Chase Anderson, Pittsburgh Pirates

BRADENTON, Fla. — Chase Anderson’s career with the Pittsburgh Pirates almost began sooner than it did. On Monday, the Pirates signed Anderson to a minor-league deal with an invite to spring training.

The 36-year-old said that it wasn’t the first time general manager Ben Cherington came calling.

According to Anderson, the Pirates were interested in signing him in 2021, but the veteran opted for the other side of the state and signed with the Philadelphia Phillies.

The deal didn’t pan out. Anderson battled a number of injuries and struggled to the tune of a 6.75 ERA in 14 appearances. He ended up getting released in August.

“Looking back in hindsight, this might have been the better spot for me,” Anderson said when speaking to members of the media on Monday. “I’m here now. Looking forward to this opportunity.

“I just felt like it was the best opportunity to make a team and compete for a spot. I feel like that division — I played for Milwuakee for four years — this part of the country, it’s kind of like me,. Blue collar people, hard working, steel city. Looking forward to feeling like I did when I was with Milwuakee.
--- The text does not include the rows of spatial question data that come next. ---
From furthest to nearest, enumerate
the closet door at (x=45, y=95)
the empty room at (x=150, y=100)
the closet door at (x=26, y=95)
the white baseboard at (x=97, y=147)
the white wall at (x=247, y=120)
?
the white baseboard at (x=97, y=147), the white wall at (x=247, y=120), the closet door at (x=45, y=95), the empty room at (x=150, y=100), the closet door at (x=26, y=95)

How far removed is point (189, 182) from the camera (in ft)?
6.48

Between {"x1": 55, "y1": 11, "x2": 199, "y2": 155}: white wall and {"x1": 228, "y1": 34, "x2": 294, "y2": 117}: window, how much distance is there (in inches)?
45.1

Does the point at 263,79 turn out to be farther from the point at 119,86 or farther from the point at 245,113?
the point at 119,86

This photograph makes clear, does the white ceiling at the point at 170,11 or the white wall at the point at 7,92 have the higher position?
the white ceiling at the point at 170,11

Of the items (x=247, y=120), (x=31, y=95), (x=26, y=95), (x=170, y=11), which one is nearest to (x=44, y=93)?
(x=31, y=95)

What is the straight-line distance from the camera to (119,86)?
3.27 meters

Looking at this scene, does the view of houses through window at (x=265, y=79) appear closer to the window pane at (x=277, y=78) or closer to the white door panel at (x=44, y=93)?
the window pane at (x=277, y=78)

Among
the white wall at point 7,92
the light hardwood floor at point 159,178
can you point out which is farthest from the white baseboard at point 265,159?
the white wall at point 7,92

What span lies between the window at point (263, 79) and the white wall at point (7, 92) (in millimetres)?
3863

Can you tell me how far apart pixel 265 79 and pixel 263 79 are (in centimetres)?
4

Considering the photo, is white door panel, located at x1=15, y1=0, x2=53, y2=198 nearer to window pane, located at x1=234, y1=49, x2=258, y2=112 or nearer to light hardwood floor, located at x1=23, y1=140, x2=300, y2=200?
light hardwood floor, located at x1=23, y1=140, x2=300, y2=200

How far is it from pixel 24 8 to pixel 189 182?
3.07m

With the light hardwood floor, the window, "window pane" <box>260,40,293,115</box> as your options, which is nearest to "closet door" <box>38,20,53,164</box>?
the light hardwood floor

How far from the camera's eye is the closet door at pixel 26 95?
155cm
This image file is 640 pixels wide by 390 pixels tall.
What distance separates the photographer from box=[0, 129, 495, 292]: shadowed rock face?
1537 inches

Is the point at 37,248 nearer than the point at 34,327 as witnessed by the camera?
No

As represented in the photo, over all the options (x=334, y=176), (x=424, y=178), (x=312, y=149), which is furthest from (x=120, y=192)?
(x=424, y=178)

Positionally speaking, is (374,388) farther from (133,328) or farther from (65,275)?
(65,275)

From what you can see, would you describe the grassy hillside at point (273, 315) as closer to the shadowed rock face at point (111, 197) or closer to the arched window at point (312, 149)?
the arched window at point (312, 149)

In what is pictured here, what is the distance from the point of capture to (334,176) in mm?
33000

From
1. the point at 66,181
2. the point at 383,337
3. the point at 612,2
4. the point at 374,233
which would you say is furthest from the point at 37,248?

That’s kind of how I operate from a small town in Texas. Looking forward to this place.”

The best seasons of Anderson’s career came during his run with the Brewers from 2016-19. In 118 career appearances with Milwaukee, Anderson went 38-27 with a 3.83 ERA.
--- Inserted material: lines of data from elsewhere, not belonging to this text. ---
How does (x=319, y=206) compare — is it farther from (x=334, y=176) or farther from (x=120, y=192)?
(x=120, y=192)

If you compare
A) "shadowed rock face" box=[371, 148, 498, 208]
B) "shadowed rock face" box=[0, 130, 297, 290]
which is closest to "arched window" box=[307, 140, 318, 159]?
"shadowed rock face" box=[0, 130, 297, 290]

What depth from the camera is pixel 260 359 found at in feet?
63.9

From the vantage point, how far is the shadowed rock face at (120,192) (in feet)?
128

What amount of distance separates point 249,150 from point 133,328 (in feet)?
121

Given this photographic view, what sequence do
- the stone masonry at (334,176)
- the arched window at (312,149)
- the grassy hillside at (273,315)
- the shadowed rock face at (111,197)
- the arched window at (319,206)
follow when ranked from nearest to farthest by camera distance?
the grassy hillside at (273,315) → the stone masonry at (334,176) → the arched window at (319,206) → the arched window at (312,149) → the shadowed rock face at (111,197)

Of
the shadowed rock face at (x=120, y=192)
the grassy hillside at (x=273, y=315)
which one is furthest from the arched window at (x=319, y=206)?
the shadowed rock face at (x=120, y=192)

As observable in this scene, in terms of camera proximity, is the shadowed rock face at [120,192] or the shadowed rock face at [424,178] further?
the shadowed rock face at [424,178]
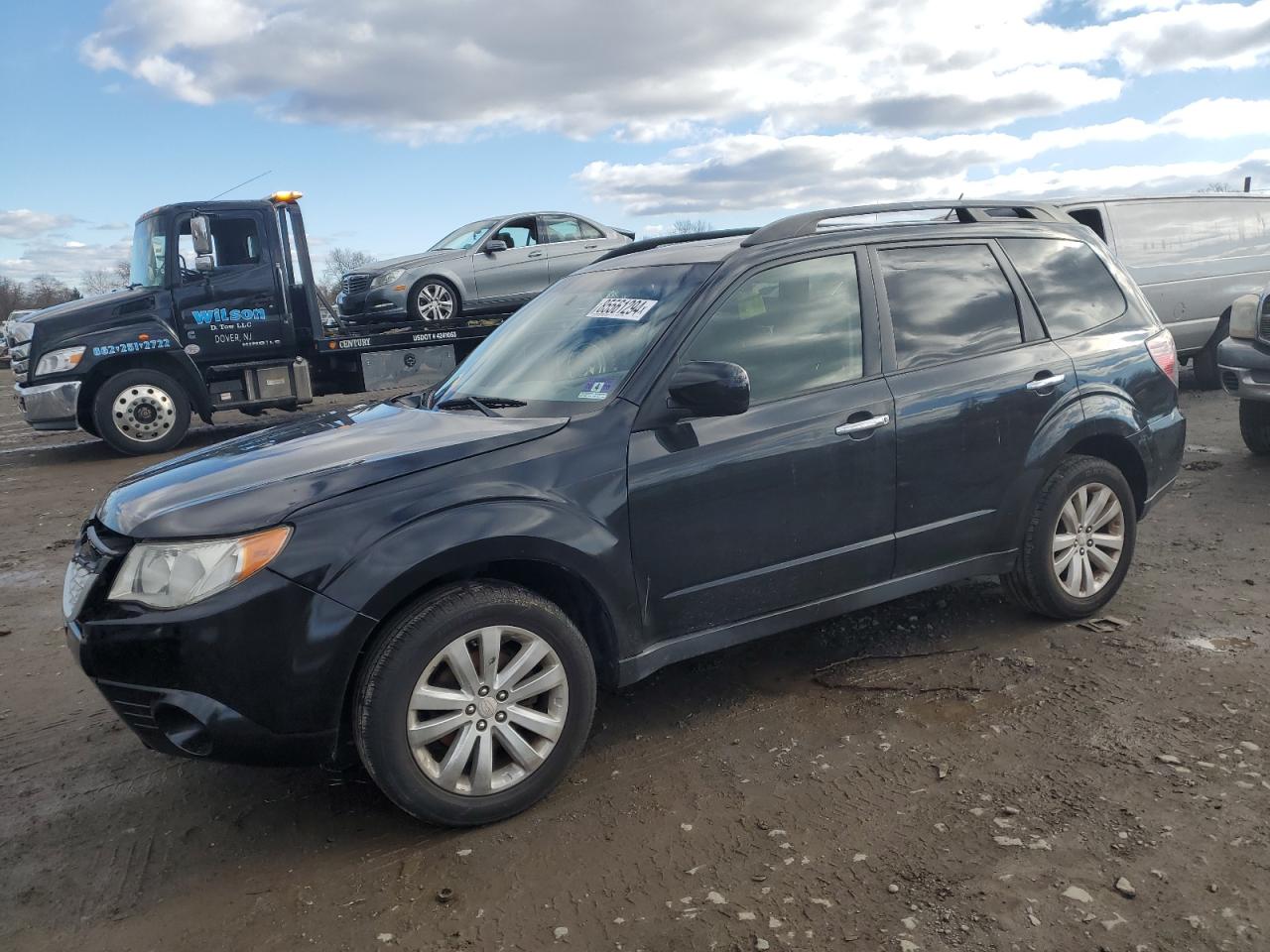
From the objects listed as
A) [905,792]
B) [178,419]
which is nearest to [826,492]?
[905,792]

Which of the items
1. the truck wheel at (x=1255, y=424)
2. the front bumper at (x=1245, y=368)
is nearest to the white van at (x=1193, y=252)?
the front bumper at (x=1245, y=368)

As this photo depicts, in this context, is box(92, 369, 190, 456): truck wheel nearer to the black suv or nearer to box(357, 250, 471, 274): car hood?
box(357, 250, 471, 274): car hood

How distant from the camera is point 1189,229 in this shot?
10.6m

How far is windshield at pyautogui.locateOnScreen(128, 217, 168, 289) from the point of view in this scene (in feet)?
35.6

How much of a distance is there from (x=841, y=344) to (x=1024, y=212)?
1.56 m

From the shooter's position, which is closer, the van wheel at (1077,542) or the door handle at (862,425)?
the door handle at (862,425)

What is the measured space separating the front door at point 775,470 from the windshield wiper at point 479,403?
620 millimetres

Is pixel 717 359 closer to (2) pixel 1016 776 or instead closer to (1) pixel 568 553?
(1) pixel 568 553

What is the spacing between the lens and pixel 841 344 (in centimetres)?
385

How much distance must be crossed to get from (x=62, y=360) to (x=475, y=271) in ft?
16.5

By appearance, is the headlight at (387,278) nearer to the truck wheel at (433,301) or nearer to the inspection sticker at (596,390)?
the truck wheel at (433,301)

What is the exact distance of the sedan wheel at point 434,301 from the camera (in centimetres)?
1291

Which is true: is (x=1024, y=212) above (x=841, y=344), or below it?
above

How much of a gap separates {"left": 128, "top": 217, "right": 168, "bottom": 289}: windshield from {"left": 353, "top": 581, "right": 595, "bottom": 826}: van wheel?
374 inches
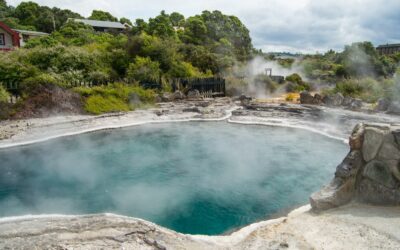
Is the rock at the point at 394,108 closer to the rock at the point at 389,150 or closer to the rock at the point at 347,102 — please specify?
the rock at the point at 347,102

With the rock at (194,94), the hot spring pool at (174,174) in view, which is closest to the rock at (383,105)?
the hot spring pool at (174,174)

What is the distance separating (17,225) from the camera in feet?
20.5

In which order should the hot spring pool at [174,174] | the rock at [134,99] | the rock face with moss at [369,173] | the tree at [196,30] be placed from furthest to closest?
1. the tree at [196,30]
2. the rock at [134,99]
3. the hot spring pool at [174,174]
4. the rock face with moss at [369,173]

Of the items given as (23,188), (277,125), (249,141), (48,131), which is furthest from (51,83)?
(277,125)

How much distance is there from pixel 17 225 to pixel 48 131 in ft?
25.7

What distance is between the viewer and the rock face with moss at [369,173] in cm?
655

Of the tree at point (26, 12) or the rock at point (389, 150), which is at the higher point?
the tree at point (26, 12)

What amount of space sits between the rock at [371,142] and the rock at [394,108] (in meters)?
10.3

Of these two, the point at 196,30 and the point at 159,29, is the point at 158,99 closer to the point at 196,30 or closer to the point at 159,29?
the point at 159,29

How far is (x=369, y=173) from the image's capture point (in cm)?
678

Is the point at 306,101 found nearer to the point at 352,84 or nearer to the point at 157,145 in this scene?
the point at 352,84

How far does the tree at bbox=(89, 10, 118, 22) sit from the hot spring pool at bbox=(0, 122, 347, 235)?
2047 inches

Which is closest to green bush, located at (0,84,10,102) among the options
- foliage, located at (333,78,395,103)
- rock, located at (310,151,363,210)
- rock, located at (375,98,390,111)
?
rock, located at (310,151,363,210)

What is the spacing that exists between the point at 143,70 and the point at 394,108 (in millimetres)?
13946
With the Brewers, he was teammates with current Pirates’ catcher Yasmani Grandal and non-roster invitee Wily Peralta. They are two of a number of veterans Anderson has crossed paths with in his career.

In addition to those two, Anderson has shared a big-league clubhouse with a number of players in Pirates’ camp — Andrew McCutchen, Bailey Falter, Jake Lamb, Rowdy Tellez, Ryan Borucki and Billy McKinney.
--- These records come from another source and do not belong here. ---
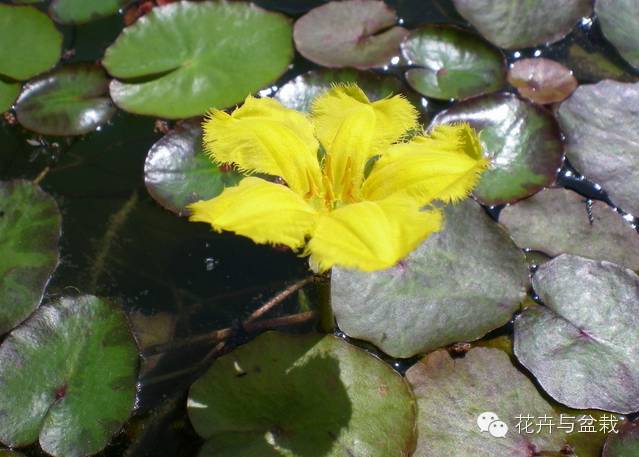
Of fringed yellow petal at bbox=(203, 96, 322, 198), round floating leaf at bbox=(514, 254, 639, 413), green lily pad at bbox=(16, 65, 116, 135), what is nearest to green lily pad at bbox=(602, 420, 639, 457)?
round floating leaf at bbox=(514, 254, 639, 413)

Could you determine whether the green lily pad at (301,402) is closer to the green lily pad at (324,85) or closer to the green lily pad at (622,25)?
the green lily pad at (324,85)

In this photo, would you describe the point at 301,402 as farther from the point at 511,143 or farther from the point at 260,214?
the point at 511,143

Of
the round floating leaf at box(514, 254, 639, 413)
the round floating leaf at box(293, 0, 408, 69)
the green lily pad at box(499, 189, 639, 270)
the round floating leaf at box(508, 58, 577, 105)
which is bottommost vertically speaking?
the round floating leaf at box(514, 254, 639, 413)

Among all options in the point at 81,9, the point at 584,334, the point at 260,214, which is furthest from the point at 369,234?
the point at 81,9

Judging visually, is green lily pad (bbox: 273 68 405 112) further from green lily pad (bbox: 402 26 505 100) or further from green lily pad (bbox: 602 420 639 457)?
green lily pad (bbox: 602 420 639 457)

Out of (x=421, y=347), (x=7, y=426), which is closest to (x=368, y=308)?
(x=421, y=347)
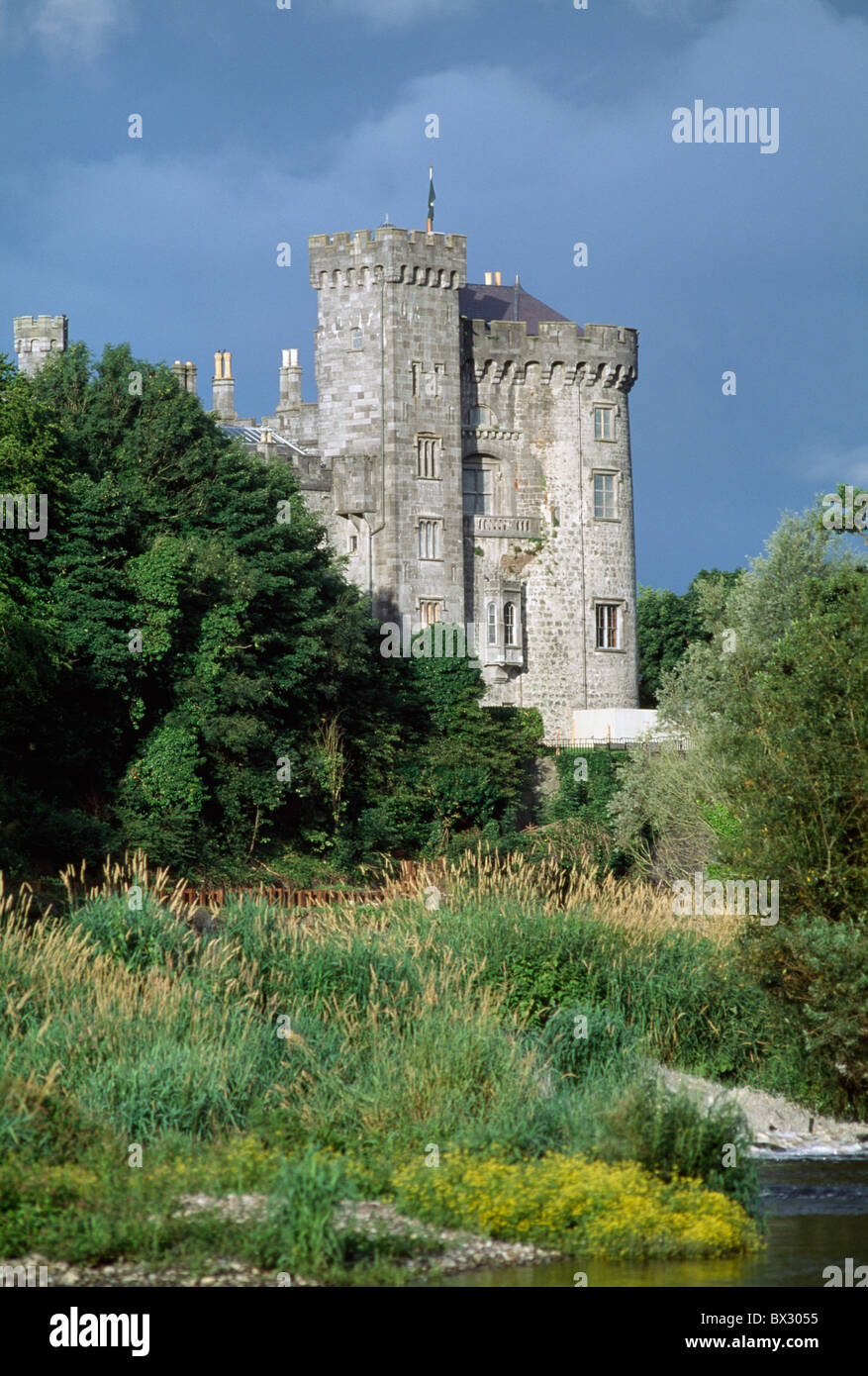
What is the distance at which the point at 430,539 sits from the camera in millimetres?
64812

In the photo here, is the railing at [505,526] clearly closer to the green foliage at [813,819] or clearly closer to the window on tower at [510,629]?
the window on tower at [510,629]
“The longer you play, the smaller the community gets,” Anderson said. “It’s fun to reunite with some of those guys.”

Anderson gets thrown into the competition to land one of the two open spots currently in the Pirates’ rotation.

While his overall numbers with the Colorado Rockies last season were poor, he did finish on a high note. Over his final seven starts, five of which came in the final month of the season, Anderson posted a 3.44 ERA with a .644 OPS against him.

The right-hander threw seven no-hit innings against the San Francisco Giants on Sep. 15.

“Coming off the IL in Colorado, probably pitching in the toughest place to pitch in the major leagues, and then almost pitching a no-hitter and pitching good against the Padres, finally getting a win against the Dodgers that last start,” he said. “I felt like I was back to myself and that was a really good springboard to the offseason to get the confidence back, knowing I can still do it.

“It didn’t feel foreign. I just needed to go do it like I did in September to prove to the league and to teams that I can still do this.”

Though he’s competing for a spot on the opening day roster, Anderson brings a wealth of experience with him.

Anderson has pitched for seven different teams in his 10-year big-league career. Offering guidance to younger players is something Anderson has embraced at this stage of his career.

“That’s a huge thing I’ve taken on the last couple years is being a veteran,” he explained. “Being around a long time, this is my 15th spring training, that’s crazy to think about that.

“That’s part of being a veteran that you have to embrace. I think it’s some of the most rewarding parts when you get towards the end of your career to give back to the game and teach these guys how to go about their business. How to continue to get better and figure out a way to navigate a lineup two or three times.”

Whether by earning a spot or just being a mentor to the younger players, Anderson is looking to make the most out of his opportunity in the black and gold three years after what could have been.